-- Required task --
Return the lines of the records verbatim, starting with the line that contains "As can be observed" and going on through the last line of the records.

-- begin --

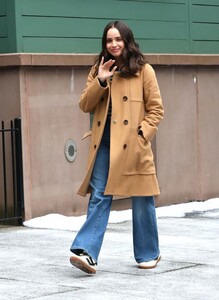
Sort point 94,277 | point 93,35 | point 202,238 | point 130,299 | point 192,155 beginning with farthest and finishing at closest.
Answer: point 192,155, point 93,35, point 202,238, point 94,277, point 130,299

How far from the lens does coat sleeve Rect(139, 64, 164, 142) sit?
328 inches

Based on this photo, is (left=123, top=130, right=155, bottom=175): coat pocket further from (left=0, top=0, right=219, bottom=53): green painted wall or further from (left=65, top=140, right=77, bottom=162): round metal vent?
(left=65, top=140, right=77, bottom=162): round metal vent

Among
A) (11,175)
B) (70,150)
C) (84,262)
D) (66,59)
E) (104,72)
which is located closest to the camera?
(84,262)

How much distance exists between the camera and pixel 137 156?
8391 mm

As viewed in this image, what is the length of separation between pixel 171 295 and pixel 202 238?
9.86 feet

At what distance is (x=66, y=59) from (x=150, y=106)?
3834 mm

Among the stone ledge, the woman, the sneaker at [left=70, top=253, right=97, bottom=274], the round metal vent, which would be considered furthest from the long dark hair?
the round metal vent

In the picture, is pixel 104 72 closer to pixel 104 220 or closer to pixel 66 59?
pixel 104 220

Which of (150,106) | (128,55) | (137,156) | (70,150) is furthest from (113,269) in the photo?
(70,150)

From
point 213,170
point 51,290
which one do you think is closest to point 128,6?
point 213,170

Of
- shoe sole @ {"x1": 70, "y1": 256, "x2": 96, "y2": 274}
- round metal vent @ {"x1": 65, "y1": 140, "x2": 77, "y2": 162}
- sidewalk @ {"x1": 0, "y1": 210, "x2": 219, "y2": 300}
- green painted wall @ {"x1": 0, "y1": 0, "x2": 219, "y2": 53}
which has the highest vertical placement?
green painted wall @ {"x1": 0, "y1": 0, "x2": 219, "y2": 53}

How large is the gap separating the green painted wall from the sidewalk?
2.20m

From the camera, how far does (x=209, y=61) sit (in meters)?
14.1

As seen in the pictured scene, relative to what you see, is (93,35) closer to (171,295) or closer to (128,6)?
(128,6)
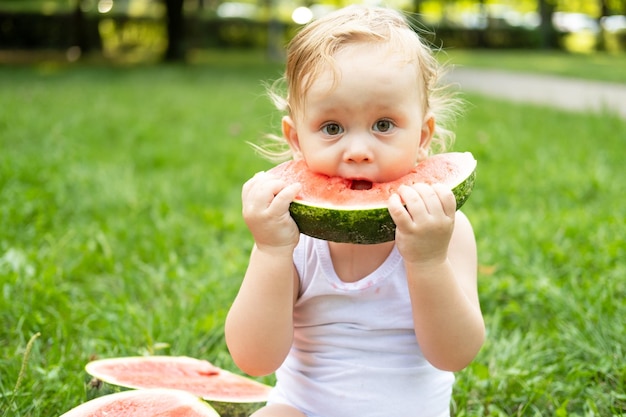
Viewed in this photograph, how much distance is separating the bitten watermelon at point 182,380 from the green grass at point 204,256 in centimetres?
19

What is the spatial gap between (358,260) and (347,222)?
11.6 inches

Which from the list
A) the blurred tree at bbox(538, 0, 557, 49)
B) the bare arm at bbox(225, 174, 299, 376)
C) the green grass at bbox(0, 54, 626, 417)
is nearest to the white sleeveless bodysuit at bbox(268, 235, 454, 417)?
the bare arm at bbox(225, 174, 299, 376)

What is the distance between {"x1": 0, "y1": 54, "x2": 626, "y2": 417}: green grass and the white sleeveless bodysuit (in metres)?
0.46

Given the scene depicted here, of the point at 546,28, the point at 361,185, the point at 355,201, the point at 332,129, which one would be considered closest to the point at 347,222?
the point at 355,201

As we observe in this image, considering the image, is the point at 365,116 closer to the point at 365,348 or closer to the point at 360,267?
the point at 360,267

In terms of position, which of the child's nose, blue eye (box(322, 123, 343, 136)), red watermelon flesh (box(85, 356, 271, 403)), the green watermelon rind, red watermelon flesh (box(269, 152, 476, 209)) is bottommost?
red watermelon flesh (box(85, 356, 271, 403))

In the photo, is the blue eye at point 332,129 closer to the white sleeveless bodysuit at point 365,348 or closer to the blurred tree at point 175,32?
the white sleeveless bodysuit at point 365,348

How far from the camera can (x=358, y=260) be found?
2.15 m

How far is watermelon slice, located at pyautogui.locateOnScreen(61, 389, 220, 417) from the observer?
6.86 ft

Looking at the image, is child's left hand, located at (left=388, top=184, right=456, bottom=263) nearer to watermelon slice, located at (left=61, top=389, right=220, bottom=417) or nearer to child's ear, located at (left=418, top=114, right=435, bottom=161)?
child's ear, located at (left=418, top=114, right=435, bottom=161)

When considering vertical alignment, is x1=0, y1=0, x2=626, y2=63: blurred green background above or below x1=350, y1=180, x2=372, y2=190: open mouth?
below

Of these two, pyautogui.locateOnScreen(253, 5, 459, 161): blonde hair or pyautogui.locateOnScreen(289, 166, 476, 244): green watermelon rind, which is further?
pyautogui.locateOnScreen(253, 5, 459, 161): blonde hair

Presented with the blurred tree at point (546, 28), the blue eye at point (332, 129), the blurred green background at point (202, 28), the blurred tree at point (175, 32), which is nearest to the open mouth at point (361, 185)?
the blue eye at point (332, 129)

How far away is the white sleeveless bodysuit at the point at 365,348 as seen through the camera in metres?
2.09
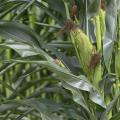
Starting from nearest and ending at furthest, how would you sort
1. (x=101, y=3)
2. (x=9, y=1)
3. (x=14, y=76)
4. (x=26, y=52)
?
(x=26, y=52), (x=101, y=3), (x=9, y=1), (x=14, y=76)

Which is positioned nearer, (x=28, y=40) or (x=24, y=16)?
(x=28, y=40)

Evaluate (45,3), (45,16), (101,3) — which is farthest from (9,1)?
(45,16)

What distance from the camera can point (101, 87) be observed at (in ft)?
2.79

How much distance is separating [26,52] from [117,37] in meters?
0.28

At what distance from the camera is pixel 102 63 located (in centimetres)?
91

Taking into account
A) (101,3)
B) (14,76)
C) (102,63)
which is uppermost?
(101,3)

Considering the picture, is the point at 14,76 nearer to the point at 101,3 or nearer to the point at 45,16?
the point at 45,16

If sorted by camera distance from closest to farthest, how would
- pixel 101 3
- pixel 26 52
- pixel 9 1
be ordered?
pixel 26 52
pixel 101 3
pixel 9 1

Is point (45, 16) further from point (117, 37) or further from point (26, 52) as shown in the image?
point (26, 52)

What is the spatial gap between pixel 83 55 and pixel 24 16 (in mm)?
767

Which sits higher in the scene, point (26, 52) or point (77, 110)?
point (26, 52)

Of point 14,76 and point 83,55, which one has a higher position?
point 83,55

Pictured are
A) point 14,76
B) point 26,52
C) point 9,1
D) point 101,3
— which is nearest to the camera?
point 26,52

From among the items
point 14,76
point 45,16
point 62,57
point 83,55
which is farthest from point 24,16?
point 83,55
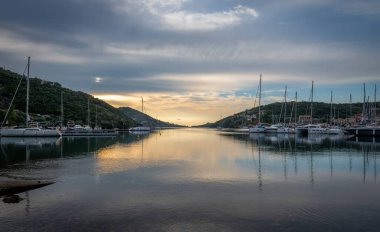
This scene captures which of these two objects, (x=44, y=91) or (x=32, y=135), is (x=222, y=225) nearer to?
(x=32, y=135)

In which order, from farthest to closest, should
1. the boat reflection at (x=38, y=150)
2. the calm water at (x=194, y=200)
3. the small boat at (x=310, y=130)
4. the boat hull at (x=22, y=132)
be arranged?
the small boat at (x=310, y=130), the boat hull at (x=22, y=132), the boat reflection at (x=38, y=150), the calm water at (x=194, y=200)

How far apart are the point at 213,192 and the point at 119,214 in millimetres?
8571

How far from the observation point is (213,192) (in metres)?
26.1

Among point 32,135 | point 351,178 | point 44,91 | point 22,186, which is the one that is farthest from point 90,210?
point 44,91

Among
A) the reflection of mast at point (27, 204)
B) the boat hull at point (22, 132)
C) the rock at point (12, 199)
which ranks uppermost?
the boat hull at point (22, 132)

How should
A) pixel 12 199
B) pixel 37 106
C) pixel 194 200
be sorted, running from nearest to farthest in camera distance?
pixel 12 199 < pixel 194 200 < pixel 37 106

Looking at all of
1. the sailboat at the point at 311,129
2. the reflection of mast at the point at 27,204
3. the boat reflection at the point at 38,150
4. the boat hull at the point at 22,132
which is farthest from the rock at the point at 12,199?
the sailboat at the point at 311,129

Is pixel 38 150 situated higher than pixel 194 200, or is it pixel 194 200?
pixel 38 150

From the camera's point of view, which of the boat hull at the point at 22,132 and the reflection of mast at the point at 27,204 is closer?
the reflection of mast at the point at 27,204

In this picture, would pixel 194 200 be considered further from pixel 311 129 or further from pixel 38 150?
pixel 311 129

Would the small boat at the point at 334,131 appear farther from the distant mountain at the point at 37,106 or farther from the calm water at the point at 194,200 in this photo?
the calm water at the point at 194,200

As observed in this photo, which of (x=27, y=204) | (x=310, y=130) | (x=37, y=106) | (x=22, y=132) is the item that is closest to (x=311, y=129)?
(x=310, y=130)

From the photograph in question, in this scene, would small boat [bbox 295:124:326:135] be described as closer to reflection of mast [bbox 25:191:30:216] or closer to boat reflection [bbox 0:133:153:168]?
boat reflection [bbox 0:133:153:168]

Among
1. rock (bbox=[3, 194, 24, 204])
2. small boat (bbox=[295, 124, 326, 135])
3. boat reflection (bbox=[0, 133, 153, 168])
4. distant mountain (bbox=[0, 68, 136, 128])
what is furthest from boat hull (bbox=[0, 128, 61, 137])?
small boat (bbox=[295, 124, 326, 135])
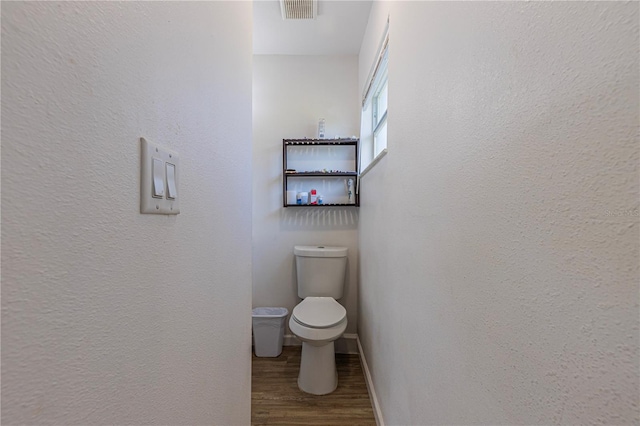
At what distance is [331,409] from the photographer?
160 cm

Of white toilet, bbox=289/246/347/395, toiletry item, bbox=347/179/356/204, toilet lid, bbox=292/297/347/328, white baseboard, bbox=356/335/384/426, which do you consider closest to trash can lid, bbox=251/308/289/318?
white toilet, bbox=289/246/347/395

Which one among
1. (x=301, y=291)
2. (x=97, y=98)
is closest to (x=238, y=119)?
(x=97, y=98)

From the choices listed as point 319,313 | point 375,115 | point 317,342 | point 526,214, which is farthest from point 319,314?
point 526,214

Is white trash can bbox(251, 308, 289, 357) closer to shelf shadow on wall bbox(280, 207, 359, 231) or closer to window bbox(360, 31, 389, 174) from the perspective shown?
shelf shadow on wall bbox(280, 207, 359, 231)

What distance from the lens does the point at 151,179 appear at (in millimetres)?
484

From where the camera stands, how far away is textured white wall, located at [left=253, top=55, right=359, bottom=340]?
2.33 metres

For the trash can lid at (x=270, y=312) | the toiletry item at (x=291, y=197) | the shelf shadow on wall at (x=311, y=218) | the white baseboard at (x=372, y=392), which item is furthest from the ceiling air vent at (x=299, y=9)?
the white baseboard at (x=372, y=392)

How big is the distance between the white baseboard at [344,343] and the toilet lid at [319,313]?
0.47 m

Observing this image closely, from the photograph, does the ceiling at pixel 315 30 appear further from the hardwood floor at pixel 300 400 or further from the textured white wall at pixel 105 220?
the hardwood floor at pixel 300 400

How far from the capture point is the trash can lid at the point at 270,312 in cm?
218

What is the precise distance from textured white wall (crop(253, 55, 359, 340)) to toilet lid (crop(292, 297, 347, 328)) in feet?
1.38

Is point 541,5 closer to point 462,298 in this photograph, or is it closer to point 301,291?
point 462,298

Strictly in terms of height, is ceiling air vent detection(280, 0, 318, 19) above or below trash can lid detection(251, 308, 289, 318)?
above

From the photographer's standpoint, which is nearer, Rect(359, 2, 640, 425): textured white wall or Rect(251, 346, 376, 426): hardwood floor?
Rect(359, 2, 640, 425): textured white wall
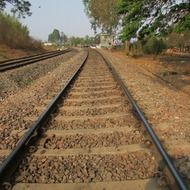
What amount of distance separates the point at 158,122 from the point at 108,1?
66599 millimetres

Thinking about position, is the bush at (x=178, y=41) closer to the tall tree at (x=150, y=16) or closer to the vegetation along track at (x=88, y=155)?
the tall tree at (x=150, y=16)

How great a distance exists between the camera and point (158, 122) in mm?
7520

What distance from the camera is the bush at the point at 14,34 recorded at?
53.3m

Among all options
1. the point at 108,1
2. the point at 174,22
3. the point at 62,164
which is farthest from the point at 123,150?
the point at 108,1

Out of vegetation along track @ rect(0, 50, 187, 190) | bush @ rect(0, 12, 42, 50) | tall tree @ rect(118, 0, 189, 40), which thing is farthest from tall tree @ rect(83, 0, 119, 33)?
vegetation along track @ rect(0, 50, 187, 190)

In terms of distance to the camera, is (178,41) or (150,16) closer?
(150,16)

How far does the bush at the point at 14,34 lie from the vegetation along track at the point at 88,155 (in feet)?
149

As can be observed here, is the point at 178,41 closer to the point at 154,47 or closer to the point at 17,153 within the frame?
the point at 154,47

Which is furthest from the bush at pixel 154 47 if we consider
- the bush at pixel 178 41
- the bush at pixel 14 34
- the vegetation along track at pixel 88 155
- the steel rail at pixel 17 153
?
the steel rail at pixel 17 153

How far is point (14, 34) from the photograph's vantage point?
5628 cm

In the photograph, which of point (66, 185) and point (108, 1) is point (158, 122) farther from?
point (108, 1)

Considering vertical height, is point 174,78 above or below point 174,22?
below

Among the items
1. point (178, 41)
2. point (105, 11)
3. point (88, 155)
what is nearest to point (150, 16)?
point (88, 155)

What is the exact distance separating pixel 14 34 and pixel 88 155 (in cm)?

-- end --

-- The solution --
As can be observed here, is the point at 178,41 closer to the point at 154,47 or closer to the point at 17,153 within the frame?
the point at 154,47

Which is furthest from the bush at pixel 154 47 if we consider
- the bush at pixel 178 41
- the bush at pixel 14 34
- the vegetation along track at pixel 88 155
- the steel rail at pixel 17 153
?
the steel rail at pixel 17 153

How far is point (14, 34) from the photograph's vantage point?
5628 cm

In the photograph, which of point (66, 185) and point (108, 1) is point (158, 122) farther from?
point (108, 1)

Considering vertical height, is point 174,78 above or below point 174,22?
below

Among the items
1. point (178, 41)
2. point (105, 11)
3. point (88, 155)
what is nearest to point (150, 16)?
point (88, 155)

What is the exact distance separating pixel 14 34 and pixel 88 155 (in cm)?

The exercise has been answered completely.